Robert Hartnett, CEO of Houlihan's Restaurant Group and survivor of two Chapter 11 bankruptcies
Rating: 10 (on a scale of 1 to 10, with 10 being "absolutely yes")
"What's good about Chapter 11 is that it's an organized format to deal with all the creditors, especially in this case, because it looks like Cranston can't take care of the unsecured debt. If Terion has around $10 million in revenue and owes vendors $23 million, even if 100% of the revenue is profit, it would take him more than two years to pay it back. And most vendors usually have 30-day terms. I don't know how long it's been since Terion paid its vendors, but I get the sense that it's been a while. If that's the case, a few creditors can get together and force Terion to file for bankruptcy involuntarily. If that happens, the company wouldn't have an opportunity to get together with its vendors, investors, and employees and devise a plan. Cranston would suddenly find himself in a world where he has no control over his business. I think he should file as soon as he can effectively plan for a filing."

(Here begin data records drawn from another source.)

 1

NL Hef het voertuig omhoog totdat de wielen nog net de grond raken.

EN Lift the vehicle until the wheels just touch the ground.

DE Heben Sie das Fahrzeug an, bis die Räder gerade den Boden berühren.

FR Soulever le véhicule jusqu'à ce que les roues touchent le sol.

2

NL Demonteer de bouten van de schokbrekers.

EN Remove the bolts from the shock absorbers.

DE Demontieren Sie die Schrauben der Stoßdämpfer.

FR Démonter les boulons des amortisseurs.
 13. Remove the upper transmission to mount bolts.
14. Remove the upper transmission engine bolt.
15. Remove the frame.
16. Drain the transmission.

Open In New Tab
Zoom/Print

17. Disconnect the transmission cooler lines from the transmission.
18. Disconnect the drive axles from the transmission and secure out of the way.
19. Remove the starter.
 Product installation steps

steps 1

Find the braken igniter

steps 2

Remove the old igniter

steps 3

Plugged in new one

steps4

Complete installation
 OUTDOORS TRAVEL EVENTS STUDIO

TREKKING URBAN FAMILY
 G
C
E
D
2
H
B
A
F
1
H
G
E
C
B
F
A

John Beiter, former bankruptcy lawyer and founding partner of Resolution Partners, where he invests in distressed companies
"Generally speaking, I'm a big proponent of filing for bankruptcy. Nobody likes having to file for bankruptcy. However, more than anywhere else in the world, in the United States, Chapter 11 provides a more efficient and transparent process for businesses to reorganize, refocus, and eliminate unprofitable divisions. It gives them a second chance, and it can actually be a very healthy process. In this case, it appears as though Terion wasn't generating sufficient revenue. It needed additional capital, and Cranston had already exhausted all his other potential resources. Perhaps he should have sold Driver Datacom earlier if it wasn't performing, but that's easy to say in retrospect. Given the situation, I'd say Terion is definitely a good candidate for Chapter 11."

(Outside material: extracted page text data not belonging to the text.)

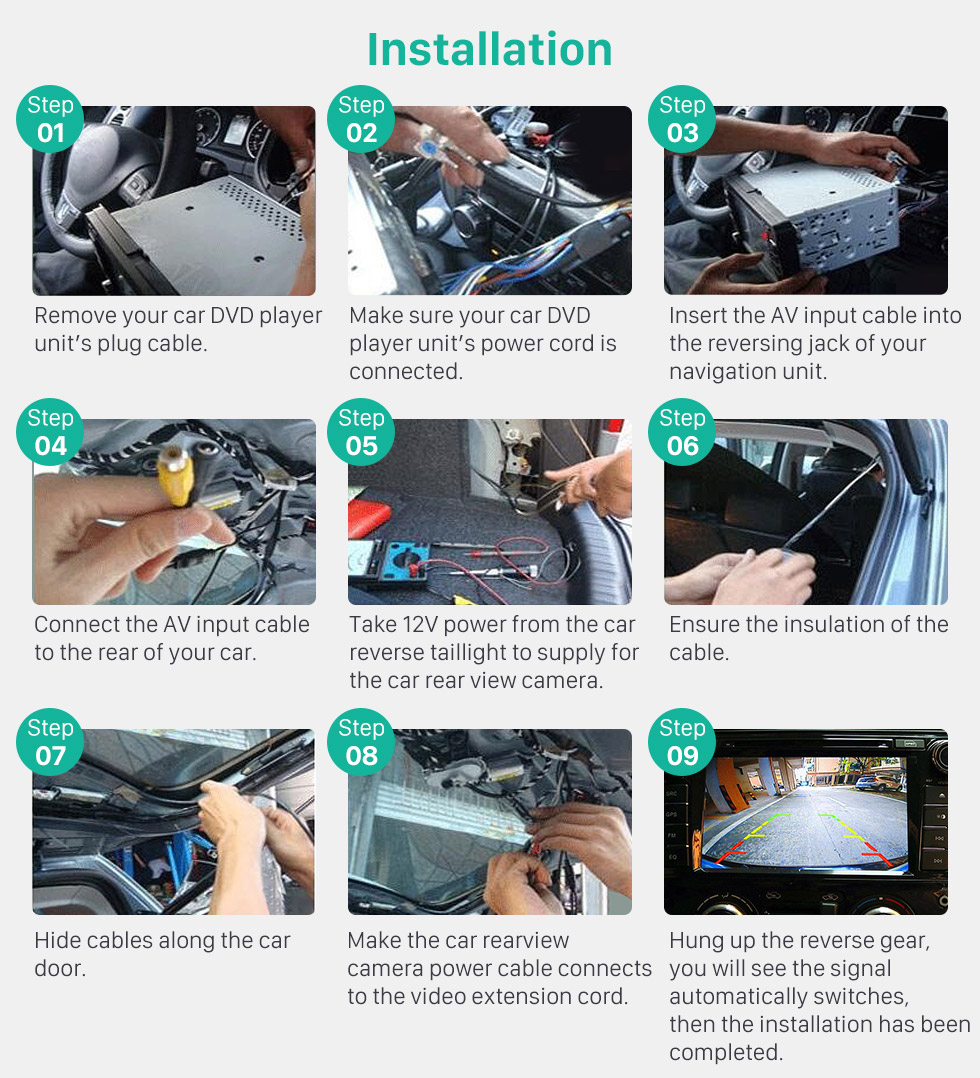 Installation

Step 01

Remove your car DVD player unit's plug cable.

Step 02

Make sure your car DVD player unit's power cord is connected.

Step 03

Insert the AV input cable into the reversing jack of your navigation unit.

Step 04

Connect the AV input cable to the rear of your car.

Step 05

Take 12V power from the car reverse taillight to supply for the car rear view camera.

Step 06

Ensure the insulation of the cable.

Step 07

Hide cables along the car door.

Step 08

Make the car rearview camera power cable connects to the video extension cord.

Step 09

Hung up the reverse gear, you will see the signal automatically switches, then the installation has been completed.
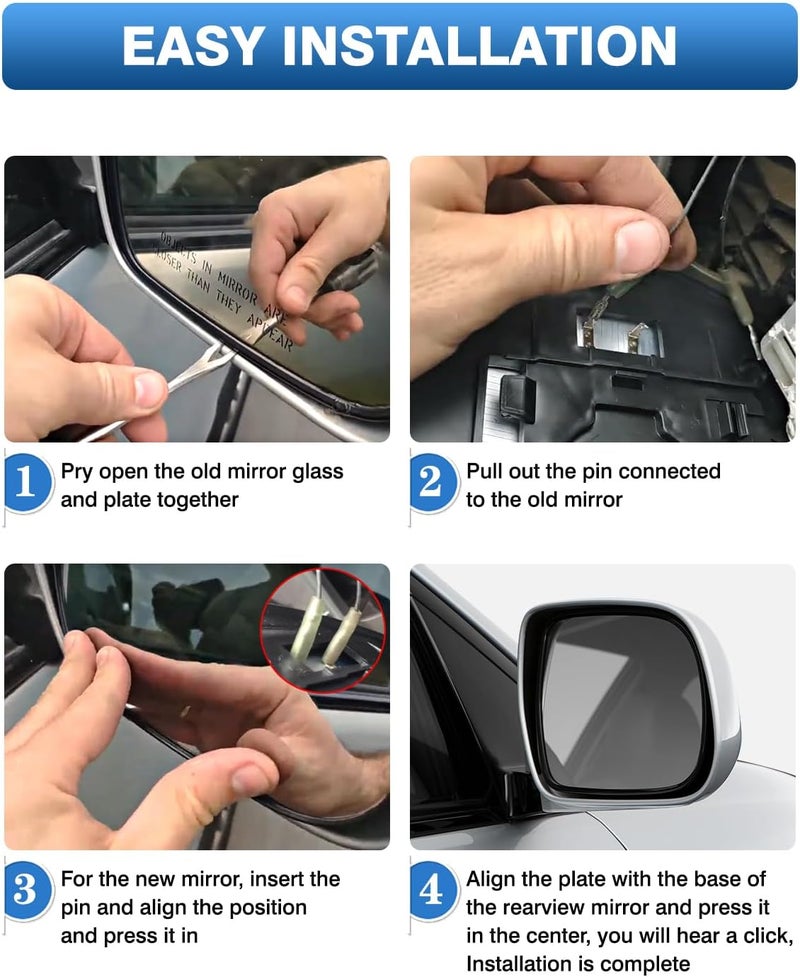 EASY INSTALLATION

OBJECTS IN MIRROR ARE CLOSER THAN THEY APPEAR

1 Pry open the old mirror glass and plate together

2 Pull out the pin connected to the old mirror

3 For the new mirror, insert the pin and align the position and press it in

4 Align the plate with the base of the rearview mirror and press it in the center, you will hear a click, Installation is complete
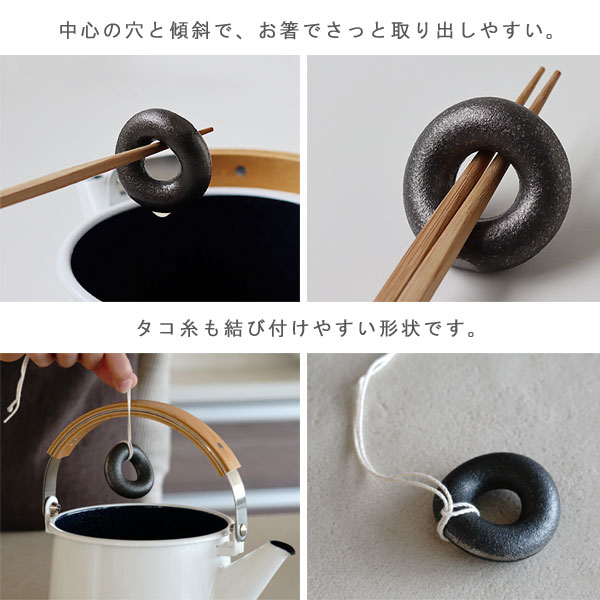 中心の穴と傾斜で、お箸でさっと取り出しやすい。

タコ糸も結び付けやすい形状です。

Kenneth N. Klee, law professor at the University of California in Los Angeles who specializes in bankruptcy law
"It sounds like Terion has a viable product line, so it makes more sense to file for Chapter 11 than to sell the assets off. Often companies wait too long to file for Chapter 11, because most managers see it as a failure. If Terion continues to cut back on research and development and lay off employees, it will be only so long before morale dips extremely low. Cranston has two big questions to ask himself: After operating costs, is there anything left? And if he files for Chapter 11, can he get debtor-possession financing (lending on a super-priority basis)? In many cases, it's actually easier to get financing in a Chapter 11. I'd recommend that he call a meeting with suppliers, customers, and investors and propose a prepackaged reorganization plan."